TEXT -
Plaintiff, therefore, argues in a second phase of its confiscation contention that its overall inadequacy of railway operating net income supports the right to abandon the particular track here allegedly involved because of the two-fold circumstance that the traffic in Block 2349 is loss traffic, and the abandonment will make possible the land sale and the interest, tax and franchise savings already discussed. The land-sale saving is hardly large enough to be critical in the overall loss record of the company, but such as the saving is, it is real. The saving, however, does not relate to the railway operating problem. While the sale to Bridge is contingent on the abandonment of the track, that is a factitious relation, created by the agreement between the plaintiff and Bridge. There is no showing that the real estate could not be sold subject to siding easements for substantially the same consideration, if not to Bridge, then to the protesting shippers, R. & F. or Kelly. It has been said that, “Not every change in ownership or mode of operation constitutes an abandonment.” City of Alexandria v. Chicago, Rock Island & Pacific R. Co., 5th Cir. 1962, 311 F.2d 7, 10.
The argument that the traffic in Block 2349 is carried at a differentially heavy loss, and that the loss will be eliminated if the service is amputated, is not made good. Plaintiff concedes that its computed labor savings would not enable it to lay men off, and that has been treated as if it disposed of the argument that abandonment will improve the road’s economics. But the labor economy arising from the abandonment of a particular set of activities would be nonetheless real and no less to be taken into account simply because the same amount of effort can, and will, in the judgment of management, be employed to better other parts of the operation.
The questions, then, would appear to be, first, whether the traffic in Block 2349 in fact produces losses, so that its abandonment would improve the company’s railway economics, second, whether the portion of the railroad sought to be abandoned is genuinely an isolable and severable portion of the line of railroad, and, finally, whether the economic case for abandonment is so clear as to outweigh the disadvantages, if any, that the abandonment will occasion to shippers and the public.
First: Three shippers are located in Block 2349, R. & F., Kelly and (starting in the latter part of 1965) Bridge Lumber Company; the number of cars supplied by each shipper in the years for which data are given was:
Year R, & F, Kelly Bridge
1963 685 111
1964 733 97
1965 633 88 222
1966 (6 mos.) . 320 46
*1102The record indicates that for the year 1965 the plaintiff handled a total of 20,-181 cars, so that, at the traffic rate prevailing in the latter part of 1965, the cars handled on Block 2349 are about 5% of the total.

SOURCE MATERIAL -
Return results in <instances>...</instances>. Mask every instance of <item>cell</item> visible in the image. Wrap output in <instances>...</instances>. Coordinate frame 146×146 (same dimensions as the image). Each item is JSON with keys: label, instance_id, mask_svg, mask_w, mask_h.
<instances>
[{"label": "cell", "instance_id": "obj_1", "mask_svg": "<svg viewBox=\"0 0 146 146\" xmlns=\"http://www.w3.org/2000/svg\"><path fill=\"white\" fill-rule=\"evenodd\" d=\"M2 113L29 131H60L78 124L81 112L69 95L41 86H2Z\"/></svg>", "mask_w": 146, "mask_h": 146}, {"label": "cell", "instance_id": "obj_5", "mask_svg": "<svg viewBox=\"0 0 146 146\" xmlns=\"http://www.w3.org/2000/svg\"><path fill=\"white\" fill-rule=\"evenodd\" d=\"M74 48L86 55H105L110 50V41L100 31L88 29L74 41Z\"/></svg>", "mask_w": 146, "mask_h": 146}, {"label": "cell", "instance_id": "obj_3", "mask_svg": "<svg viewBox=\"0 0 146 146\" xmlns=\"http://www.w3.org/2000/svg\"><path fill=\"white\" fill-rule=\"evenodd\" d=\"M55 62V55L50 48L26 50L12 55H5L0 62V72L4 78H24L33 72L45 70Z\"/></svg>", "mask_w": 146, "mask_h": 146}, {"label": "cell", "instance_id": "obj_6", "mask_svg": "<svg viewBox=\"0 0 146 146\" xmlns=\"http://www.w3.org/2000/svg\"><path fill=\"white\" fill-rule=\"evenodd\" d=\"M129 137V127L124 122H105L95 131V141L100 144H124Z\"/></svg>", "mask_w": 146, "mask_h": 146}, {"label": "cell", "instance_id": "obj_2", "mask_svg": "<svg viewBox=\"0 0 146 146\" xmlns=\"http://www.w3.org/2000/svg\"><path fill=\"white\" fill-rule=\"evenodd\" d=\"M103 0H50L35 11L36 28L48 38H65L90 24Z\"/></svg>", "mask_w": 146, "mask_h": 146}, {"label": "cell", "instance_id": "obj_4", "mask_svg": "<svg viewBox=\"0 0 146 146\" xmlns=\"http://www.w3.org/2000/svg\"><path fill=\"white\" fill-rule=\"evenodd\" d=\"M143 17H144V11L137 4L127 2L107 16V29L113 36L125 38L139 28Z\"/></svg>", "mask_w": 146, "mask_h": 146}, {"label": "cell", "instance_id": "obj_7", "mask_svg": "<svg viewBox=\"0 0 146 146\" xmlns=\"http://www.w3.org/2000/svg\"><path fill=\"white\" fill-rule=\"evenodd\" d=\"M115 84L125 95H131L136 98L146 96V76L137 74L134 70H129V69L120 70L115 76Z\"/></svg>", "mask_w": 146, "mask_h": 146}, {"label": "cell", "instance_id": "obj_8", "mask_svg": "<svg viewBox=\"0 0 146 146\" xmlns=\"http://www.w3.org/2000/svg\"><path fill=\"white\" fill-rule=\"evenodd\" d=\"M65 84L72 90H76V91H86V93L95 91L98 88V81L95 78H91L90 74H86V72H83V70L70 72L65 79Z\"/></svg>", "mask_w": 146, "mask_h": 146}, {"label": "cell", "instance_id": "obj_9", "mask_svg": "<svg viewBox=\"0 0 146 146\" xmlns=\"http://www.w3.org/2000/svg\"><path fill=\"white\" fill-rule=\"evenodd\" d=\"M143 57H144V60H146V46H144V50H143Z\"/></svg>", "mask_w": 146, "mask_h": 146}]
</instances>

STATED EXERCISE A -
Answer these about the track abandonment opinion:
(i) Which case is cited for the statement that not every change in ownership or mode of operation is an abandonment?
(ii) What does the plaintiff concede about its computed labor savings?
(iii) Which three shippers are located in Block 2349?
STATED EXERCISE B - Go on with the track abandonment opinion from the point where it stops.

WRITTEN ANSWER A -
(i) City of Alexandria v. Chicago, Rock Island & Pacific R. Co. (5th Cir. 1962)
(ii) The savings would not enable it to lay men off.
(iii) R. & F., Kelly and Bridge Lumber Company

WRITTEN ANSWER B -
The average freight per car received by plaintiff from the three shippers, so far as the data appear of record, was as follows:
Year R. & F. Kelly Bridge
1963 $22.27 $168.79
1964 20.94 166.94
1965 20.54 167.55 $120.00
1966 (6 mos.) 20.68 163.40
Using again 20,181 as the number of cars handled by plaintiff in 1965, it appears that the freight plaintiff received per average car was $111.78 (using the top line figure from Exhibit 2 of the Return to Questionnaire).
The revenue on the R. & F. freight is startlingly low as a rate per car; both the Bridge and the Kelly average revenues per car are somewhat higher, and, in the case of Kelly, very markedly higher than the plaintiff’s average freight received per car. Plainly differences in revenue could be due to differences in average car weights among commodities and to differences in line-haul rates among commodities. Using 20,-181 cars and the 1965 weight of freight carried as shown in Hearing Exhibit 2, Page 4, the cars plaintiff handled averaged 40.3 tons of freight, and the average revenue, figured on the same basis, approximated $2.77 a ton. Using 1965 figures only, the average Kelly car carried 49.95 tons of freight, and the revenue to plaintiff approximated $3.36 per average ton. R. & F. in 1965 averaged only 8.07 tons per car, and the revenue per ton averaged $2.54, a smaller amount per ton than either the overall average for the railroad or the average for the Kelly traffic.
The evidence in the record about the line-haul rates for the Kelly and R. & F. traffic is meagre but it suffices to show that the. total freight received on furniture cars for the complete carry from point of origin to plaintiff’s Kent Avenue terminal is not nearly so radically out of line as is plaintiff’s revenue from the furniture ears as contrasted to its revenue from Kelly’s brick cars and from the average of all cars.
The manager of R. & F. testified (Tr. 212-213) that the carload furniture rates from Bassett, Virginia (the point of origin) to New York varied with the weight of the car and were as follows:
Weight of Car Rate Per (in pounds) Cwt.
10,000 $2.02
12.000 1.78
15.000 1.62
That would mean, in the case of R. & F. 1965 cars carrying an average 8.07 tons per car, that they would move on average at $1.62 a hundred weight or $32.40 per ton which works out to a line-haul rate of about $261 an average 1965 car.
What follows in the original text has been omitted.